++++ Data supplied

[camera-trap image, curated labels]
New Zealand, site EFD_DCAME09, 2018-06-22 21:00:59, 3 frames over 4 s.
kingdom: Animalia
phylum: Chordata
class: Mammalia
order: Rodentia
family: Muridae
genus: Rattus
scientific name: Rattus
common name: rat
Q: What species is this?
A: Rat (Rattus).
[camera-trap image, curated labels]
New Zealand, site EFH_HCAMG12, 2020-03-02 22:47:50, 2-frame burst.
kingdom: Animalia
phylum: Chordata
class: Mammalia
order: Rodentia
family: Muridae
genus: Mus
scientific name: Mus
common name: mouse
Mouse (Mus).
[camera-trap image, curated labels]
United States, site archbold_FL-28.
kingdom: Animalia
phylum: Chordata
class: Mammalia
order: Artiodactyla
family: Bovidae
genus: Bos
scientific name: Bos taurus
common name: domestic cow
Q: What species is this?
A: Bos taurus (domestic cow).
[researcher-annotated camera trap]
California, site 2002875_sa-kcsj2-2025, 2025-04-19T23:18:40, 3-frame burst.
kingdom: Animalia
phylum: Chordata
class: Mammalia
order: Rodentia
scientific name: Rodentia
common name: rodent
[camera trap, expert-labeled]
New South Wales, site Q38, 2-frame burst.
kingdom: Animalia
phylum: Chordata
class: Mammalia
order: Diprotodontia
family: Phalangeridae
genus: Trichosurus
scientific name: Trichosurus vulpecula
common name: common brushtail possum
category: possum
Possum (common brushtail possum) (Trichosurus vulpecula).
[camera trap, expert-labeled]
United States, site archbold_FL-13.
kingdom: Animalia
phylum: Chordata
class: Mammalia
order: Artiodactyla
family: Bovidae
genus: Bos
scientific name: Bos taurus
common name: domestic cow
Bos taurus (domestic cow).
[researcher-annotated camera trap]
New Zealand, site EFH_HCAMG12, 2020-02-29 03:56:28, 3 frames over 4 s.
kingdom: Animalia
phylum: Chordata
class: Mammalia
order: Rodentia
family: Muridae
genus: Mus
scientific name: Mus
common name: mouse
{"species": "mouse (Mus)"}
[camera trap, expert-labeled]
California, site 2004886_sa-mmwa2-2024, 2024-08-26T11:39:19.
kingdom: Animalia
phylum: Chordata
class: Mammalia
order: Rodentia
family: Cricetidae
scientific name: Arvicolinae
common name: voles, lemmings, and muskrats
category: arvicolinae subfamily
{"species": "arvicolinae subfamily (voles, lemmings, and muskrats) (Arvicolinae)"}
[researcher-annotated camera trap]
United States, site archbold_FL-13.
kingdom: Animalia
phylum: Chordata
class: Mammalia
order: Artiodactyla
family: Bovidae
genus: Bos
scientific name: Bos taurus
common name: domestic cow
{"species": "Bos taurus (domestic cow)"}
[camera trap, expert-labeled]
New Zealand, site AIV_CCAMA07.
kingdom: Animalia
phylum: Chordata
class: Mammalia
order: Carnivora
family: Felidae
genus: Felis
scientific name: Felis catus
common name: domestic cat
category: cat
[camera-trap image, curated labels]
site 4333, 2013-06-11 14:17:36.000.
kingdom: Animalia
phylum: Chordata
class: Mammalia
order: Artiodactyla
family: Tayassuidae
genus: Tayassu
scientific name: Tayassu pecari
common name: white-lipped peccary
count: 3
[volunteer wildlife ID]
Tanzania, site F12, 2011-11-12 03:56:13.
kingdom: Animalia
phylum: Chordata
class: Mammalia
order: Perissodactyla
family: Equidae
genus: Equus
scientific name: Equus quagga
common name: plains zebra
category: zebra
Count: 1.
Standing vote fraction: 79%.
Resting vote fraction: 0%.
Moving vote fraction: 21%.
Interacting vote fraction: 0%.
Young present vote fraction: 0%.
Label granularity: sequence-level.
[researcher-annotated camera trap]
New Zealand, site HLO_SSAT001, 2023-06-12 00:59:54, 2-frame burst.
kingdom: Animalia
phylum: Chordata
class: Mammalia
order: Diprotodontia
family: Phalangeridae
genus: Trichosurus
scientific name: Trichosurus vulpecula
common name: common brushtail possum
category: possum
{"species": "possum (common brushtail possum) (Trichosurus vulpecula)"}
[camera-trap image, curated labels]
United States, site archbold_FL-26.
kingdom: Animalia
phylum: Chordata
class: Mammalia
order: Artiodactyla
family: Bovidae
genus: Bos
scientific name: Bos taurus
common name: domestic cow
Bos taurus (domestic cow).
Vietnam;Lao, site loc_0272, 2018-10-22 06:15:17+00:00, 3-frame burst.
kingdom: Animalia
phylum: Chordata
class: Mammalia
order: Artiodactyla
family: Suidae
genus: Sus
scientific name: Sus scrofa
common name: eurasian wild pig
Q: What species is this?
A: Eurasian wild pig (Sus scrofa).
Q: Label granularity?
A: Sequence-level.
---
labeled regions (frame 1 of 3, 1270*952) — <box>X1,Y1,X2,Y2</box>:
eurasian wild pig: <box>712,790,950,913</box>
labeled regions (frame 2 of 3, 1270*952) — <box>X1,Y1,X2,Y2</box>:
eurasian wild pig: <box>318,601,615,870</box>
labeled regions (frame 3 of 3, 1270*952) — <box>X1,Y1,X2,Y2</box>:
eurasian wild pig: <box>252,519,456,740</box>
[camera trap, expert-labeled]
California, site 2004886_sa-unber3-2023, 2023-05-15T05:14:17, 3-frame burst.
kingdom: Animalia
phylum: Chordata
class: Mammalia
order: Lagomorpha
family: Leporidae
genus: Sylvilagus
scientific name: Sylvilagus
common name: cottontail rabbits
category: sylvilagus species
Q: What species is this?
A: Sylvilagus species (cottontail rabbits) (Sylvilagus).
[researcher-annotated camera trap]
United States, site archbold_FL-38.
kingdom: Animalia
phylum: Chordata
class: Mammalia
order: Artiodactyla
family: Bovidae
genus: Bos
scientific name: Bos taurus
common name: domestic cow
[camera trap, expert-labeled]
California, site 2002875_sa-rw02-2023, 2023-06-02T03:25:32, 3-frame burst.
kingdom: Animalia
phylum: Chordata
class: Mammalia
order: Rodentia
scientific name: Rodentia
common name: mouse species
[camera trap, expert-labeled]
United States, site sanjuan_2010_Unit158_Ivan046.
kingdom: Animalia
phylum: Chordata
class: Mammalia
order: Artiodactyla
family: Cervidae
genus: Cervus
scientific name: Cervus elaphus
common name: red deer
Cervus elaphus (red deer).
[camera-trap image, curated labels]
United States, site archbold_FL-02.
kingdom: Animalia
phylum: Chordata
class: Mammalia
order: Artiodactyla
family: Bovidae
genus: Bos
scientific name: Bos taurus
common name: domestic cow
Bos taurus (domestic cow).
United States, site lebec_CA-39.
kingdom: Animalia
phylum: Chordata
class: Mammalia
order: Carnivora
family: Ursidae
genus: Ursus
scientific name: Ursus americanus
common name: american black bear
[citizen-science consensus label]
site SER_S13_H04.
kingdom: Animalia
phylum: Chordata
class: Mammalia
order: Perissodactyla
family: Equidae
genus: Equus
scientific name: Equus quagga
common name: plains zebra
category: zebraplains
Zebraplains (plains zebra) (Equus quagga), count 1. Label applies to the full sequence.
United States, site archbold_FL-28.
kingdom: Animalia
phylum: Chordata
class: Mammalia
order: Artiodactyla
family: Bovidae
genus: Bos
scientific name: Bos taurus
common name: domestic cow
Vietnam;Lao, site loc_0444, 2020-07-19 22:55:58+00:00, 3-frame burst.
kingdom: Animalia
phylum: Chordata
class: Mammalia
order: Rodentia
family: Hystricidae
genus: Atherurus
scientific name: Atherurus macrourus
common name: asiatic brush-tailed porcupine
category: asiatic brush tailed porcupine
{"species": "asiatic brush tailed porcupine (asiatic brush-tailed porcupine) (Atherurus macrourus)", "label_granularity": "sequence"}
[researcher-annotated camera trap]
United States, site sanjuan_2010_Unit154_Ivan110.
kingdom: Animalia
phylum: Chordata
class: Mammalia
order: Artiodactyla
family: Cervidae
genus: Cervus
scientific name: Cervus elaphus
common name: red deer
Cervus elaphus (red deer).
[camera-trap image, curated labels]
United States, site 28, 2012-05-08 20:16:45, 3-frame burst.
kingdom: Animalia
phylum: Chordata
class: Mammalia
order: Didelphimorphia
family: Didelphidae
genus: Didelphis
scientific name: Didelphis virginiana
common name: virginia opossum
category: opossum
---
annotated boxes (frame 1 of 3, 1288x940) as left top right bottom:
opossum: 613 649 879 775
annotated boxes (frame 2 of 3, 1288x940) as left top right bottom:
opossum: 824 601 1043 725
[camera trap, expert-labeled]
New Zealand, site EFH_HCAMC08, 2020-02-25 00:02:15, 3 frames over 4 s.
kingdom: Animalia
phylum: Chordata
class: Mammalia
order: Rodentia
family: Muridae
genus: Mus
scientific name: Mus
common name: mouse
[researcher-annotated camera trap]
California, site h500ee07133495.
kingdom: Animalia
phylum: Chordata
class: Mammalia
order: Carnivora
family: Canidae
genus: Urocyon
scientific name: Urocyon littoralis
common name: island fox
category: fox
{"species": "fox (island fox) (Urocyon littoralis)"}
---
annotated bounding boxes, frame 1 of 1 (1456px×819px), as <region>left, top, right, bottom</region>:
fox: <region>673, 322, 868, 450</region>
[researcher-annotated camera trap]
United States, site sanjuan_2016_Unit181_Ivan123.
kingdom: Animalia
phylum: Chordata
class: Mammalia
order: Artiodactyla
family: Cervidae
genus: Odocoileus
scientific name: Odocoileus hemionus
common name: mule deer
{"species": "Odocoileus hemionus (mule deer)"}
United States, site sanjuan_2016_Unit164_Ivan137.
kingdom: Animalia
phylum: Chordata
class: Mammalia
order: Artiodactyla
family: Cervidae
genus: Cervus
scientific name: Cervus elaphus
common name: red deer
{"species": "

++++++++

> _What is expected_
Your answer should be each line from the entries that includes the string "tailed".

> _Output for this task_
common name: asiatic brush-tailed porcupine
category: asiatic brush tailed porcupine
{"species": "asiatic brush tailed porcupine (asiatic brush-tailed porcupine) (Atherurus macrourus)", "label_granularity": "sequence"}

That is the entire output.